### [INFORMATION PROVIDED]
********************
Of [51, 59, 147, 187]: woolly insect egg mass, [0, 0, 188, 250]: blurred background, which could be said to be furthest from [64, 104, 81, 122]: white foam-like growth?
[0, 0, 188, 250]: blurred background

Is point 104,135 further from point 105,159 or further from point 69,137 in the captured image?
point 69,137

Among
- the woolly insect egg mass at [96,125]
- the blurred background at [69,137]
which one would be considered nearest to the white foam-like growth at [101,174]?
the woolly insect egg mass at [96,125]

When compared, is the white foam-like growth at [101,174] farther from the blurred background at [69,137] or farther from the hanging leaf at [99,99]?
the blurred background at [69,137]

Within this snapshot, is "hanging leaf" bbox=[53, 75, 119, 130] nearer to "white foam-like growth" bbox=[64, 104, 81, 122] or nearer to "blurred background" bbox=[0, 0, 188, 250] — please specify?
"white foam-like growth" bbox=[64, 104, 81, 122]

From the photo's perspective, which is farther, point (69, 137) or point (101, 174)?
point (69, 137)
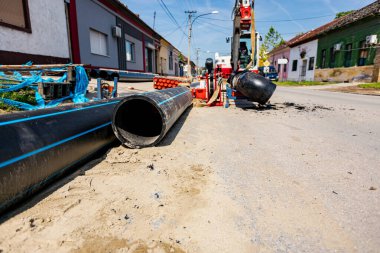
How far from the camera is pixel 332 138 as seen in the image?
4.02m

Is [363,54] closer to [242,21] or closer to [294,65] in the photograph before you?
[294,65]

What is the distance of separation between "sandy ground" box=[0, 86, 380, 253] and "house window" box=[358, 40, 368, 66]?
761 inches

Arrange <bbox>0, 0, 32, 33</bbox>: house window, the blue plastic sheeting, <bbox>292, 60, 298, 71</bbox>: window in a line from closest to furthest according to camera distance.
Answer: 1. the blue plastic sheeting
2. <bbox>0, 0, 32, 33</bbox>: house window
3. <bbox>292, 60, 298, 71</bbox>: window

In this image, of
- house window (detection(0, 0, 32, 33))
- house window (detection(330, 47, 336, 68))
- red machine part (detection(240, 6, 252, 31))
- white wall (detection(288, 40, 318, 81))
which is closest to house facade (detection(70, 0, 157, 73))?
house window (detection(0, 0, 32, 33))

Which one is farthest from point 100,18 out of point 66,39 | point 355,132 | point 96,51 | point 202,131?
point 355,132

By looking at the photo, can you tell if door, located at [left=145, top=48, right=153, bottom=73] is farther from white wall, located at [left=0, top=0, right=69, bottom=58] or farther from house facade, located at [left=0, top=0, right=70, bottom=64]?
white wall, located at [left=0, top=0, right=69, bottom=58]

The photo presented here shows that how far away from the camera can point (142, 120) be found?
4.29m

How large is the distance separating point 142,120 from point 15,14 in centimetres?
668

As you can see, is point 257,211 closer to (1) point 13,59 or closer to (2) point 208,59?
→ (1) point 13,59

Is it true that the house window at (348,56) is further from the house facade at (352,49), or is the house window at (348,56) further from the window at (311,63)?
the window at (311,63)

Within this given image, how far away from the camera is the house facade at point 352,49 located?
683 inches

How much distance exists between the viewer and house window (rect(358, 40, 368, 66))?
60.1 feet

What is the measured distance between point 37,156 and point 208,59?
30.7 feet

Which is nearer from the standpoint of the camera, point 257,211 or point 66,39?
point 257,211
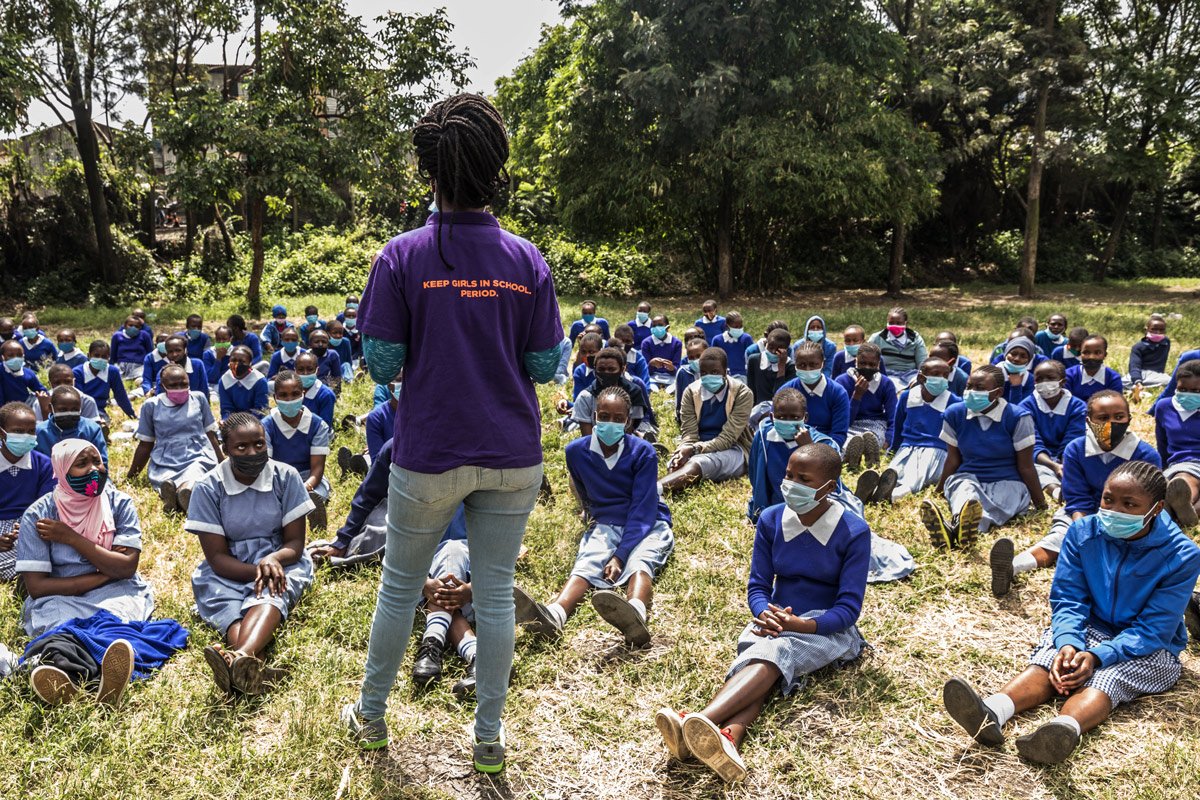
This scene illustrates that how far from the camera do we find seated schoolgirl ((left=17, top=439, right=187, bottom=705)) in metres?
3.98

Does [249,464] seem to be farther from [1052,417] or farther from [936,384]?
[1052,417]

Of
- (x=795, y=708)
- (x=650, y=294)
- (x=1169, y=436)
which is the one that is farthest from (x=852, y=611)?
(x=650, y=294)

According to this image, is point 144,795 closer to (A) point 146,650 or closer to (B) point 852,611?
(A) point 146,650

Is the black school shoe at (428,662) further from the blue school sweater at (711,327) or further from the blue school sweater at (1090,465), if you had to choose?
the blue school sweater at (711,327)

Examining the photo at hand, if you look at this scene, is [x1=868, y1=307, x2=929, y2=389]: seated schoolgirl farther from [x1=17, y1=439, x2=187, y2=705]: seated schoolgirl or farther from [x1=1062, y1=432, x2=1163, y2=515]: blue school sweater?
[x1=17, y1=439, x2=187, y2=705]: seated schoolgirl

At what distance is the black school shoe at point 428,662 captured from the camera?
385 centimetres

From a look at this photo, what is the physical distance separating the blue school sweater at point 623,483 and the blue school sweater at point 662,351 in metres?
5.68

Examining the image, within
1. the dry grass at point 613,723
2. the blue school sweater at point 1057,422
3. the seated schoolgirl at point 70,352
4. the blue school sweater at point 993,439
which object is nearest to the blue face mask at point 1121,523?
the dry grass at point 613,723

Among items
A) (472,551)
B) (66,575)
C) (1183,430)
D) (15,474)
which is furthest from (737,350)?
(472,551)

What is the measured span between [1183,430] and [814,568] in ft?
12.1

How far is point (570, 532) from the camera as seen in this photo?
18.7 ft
********************
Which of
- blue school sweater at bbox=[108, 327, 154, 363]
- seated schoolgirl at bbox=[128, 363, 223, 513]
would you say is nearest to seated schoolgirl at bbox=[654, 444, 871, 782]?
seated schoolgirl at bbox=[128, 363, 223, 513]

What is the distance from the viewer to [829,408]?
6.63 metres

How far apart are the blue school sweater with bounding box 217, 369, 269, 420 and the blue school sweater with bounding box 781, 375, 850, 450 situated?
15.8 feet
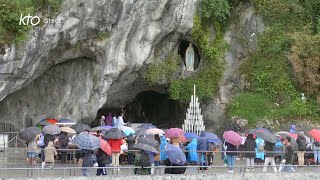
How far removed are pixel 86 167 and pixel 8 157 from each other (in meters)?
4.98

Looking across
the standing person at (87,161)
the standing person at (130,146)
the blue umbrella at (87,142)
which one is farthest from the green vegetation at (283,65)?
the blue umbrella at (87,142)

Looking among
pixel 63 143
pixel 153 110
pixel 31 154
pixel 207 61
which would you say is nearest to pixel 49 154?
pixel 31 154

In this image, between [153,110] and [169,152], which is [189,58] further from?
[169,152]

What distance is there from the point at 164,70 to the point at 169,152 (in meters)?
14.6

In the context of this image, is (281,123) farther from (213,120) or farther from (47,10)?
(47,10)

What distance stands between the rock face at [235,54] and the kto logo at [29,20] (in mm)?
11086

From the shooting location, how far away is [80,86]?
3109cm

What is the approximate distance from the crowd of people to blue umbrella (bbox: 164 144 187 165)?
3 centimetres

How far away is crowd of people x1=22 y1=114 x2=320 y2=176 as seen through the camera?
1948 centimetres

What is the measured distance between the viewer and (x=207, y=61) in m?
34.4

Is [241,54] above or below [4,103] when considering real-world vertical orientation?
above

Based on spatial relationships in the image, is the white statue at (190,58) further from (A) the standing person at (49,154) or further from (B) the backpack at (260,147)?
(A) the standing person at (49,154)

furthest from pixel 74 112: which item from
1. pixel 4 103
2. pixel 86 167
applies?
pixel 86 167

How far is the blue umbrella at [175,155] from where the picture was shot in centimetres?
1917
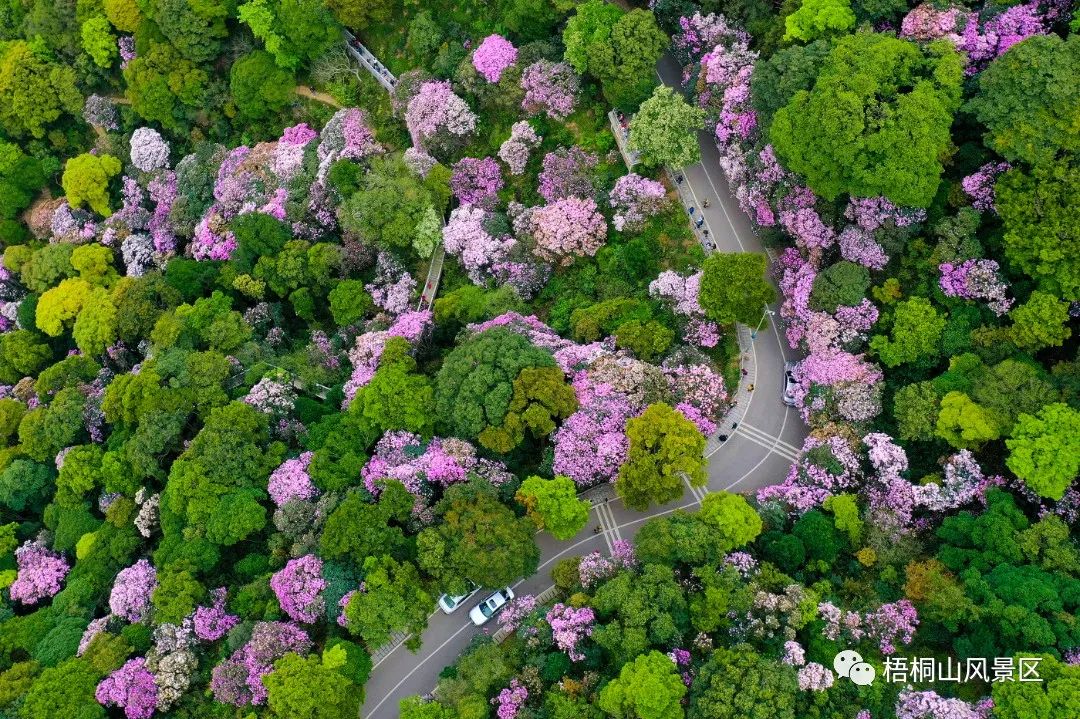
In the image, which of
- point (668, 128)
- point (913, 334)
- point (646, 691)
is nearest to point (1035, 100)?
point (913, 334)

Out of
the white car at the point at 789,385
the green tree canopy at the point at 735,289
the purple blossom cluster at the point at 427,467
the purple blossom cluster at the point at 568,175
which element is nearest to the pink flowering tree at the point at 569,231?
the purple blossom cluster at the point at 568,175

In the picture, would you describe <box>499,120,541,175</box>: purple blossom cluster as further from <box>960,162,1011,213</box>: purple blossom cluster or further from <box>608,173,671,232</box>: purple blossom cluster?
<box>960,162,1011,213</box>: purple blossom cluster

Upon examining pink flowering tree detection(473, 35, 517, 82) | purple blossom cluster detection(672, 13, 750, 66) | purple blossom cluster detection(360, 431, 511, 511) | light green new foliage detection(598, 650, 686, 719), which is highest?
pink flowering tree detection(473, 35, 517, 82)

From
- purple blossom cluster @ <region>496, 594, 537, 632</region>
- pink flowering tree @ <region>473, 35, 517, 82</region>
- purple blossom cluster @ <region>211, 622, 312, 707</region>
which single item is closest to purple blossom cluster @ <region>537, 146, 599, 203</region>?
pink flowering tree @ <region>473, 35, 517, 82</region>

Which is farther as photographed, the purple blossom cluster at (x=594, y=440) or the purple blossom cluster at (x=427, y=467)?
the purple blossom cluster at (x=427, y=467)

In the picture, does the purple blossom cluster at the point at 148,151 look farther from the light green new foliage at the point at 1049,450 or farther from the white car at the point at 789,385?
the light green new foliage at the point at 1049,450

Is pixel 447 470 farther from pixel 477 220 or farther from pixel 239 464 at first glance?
********************
### [REQUIRED TASK]
List every line in the entries above that contains the word "leaf".

### [THE REPLY]
When compared, is the white foam-like growth at [101,174] farther from the blurred background at [69,137] or farther from the hanging leaf at [99,99]?
Within this snapshot, is "hanging leaf" bbox=[53, 75, 119, 130] nearer to "white foam-like growth" bbox=[64, 104, 81, 122] or nearer to "blurred background" bbox=[0, 0, 188, 250] — please specify?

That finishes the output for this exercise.